For making the madeleines I needed 600 g egg white which equals about 20 medium sized eggs. I always have leftover egg whites in my fridge but my fridge is never stocked with this huge amount of egg white. So after making the madeleines I was left with many egg yolks, to be precise I had 8 egg yolks to use up, in the fridge which rarely happens. 

The first thing that came to my mind was to make lemon tartlets which I have not made in a while and making the filling for lemon tartlets calls for quite a few egg yolks.

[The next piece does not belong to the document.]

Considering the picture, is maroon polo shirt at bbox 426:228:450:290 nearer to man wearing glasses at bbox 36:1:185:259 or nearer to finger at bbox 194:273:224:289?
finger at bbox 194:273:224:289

Instead of using lemon juice I used the juice of a grapefruit; in my head I envisioned a beautiful orange grapefruit curd but I was wrong and the grapefruit curd does not differ from a lemon curd. I did not took into consideration that the egg yolks are too dominant and makes the curd yellow. I was disappointed but this changed quickly as soon as I took the first bite of one of grapefruit tartlets. The grapefruit curd had such an incredible creamy texture and the citrus flavor was perfectly balanced. Sometimes the lemon curd can be too sour in my opinion but my grapefruit curd was not too sour and not too sweet at the same time. It was the best citrus tartlet that I ever made in my life. Every time I made the grapefruit tartlets - I lost control how many I made over the last few weeks - I am so pleased with the result. I think I will never try another recipe. It is my perfect citrus tartlet recipe.
Sometimes lemon, in my case grapefruit, tartlets or tarte are topped with a layer of meringue.  A layer of meringue on top looks pretty but it is too sweet, at least for me. I prefer my citrus tartlets plain or with a few dollops of freshly whipped cream.

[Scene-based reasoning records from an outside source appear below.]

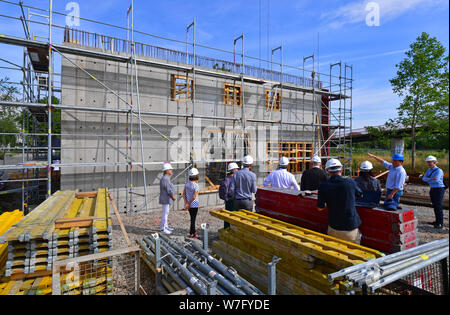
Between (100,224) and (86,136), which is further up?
(86,136)

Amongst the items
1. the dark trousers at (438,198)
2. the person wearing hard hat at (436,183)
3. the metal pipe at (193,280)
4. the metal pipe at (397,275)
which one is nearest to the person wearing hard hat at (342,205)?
the metal pipe at (397,275)

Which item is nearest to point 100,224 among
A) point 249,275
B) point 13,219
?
point 249,275

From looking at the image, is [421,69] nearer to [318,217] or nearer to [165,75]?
[165,75]

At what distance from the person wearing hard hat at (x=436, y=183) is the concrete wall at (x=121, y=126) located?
6.87 m

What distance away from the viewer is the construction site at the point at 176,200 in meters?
3.08

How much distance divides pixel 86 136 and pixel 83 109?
0.98 metres

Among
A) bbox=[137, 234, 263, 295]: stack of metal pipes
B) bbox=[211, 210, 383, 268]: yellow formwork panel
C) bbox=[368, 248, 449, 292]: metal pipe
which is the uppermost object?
bbox=[368, 248, 449, 292]: metal pipe

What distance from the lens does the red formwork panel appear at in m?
3.19

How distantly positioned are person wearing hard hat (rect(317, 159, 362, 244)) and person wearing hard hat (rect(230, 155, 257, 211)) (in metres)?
2.08

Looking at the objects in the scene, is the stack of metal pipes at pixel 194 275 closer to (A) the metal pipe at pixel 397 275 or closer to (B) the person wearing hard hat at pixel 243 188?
(A) the metal pipe at pixel 397 275

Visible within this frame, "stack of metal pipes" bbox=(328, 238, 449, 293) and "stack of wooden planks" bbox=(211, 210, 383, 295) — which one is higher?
"stack of metal pipes" bbox=(328, 238, 449, 293)

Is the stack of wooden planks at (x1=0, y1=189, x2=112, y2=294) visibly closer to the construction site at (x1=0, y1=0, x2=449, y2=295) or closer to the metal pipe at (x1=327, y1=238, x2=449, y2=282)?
the construction site at (x1=0, y1=0, x2=449, y2=295)

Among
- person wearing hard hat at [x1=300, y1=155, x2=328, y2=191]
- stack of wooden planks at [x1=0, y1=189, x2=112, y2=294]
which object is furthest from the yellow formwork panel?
stack of wooden planks at [x1=0, y1=189, x2=112, y2=294]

NOTEFor the recipe you need baked tartlet shells. My recipe for tartlet shells, accompanied with tips and tricks on making shortcrust pastry, is here.
The size of my tartlet shells are 8 cm / 3 inches in diameter and the height is 2 cm / 0.8 inch. Of course you can use bigger tartlet shells, or petite shells or make one big tart.

Makes the filling for 10 tartlets ( 8 cm / 3 inches in diameter)

INGREDIENTS

  • 150 ml / 1/2 cup and 2 tablespoons juice of freshly squeezed grapefruit (equals one big grapefruit)
  • 90 g / 1/3 cup  and 1 tablespoon granulated sugar
  • 60 g egg yolks (equals yolk of 4 medium sized eggs)
  • 2 eggs (medium sized)
  • 85 g / 6 tablespoons unsalted butter, cut into small cubes
  • 1.5 g gelatin (1 sheet), soaked / 1/2 teaspoon gelatin powder

DIRECTIONS

  • Pour the grapefruit juice and sugar into a pot and bring the mixture to a boil. Set aside.
  • Mix egg yolks and eggs. Pour the hot grapefruit juice over the egg mixture and stir. Pour the mixture back to the pot. Heat the grapefruit mixture over medium heat, do nor forget to stir constantly, until the mixture starts thickening. As soon as the mixture starts thickening, remove the pot immediately from the heat. Add the soaked gelatin and mix well until the gelatin is dissolved. Add the butter cubes to a bowl and pour the hot grapefruit mixture over the butter. Stir until it has a smooth consistency. 
  • Pour the mixture into tartlet moulds. Let it set for at least half an hour. 
  • Decorate the tartlets to your liking. I piped little dots of whipped cream onto the tartlets and decorated the cakes with little mint leaves. 
  • The grapefruit tartlets taste the best on the same day. The tartlet taste great the next day as well and in my experience the tartlet shells did not get soft. But do not store the tartlets in the fridge, otherwise the tartlet shells might become soft because of the moisture of the fridge.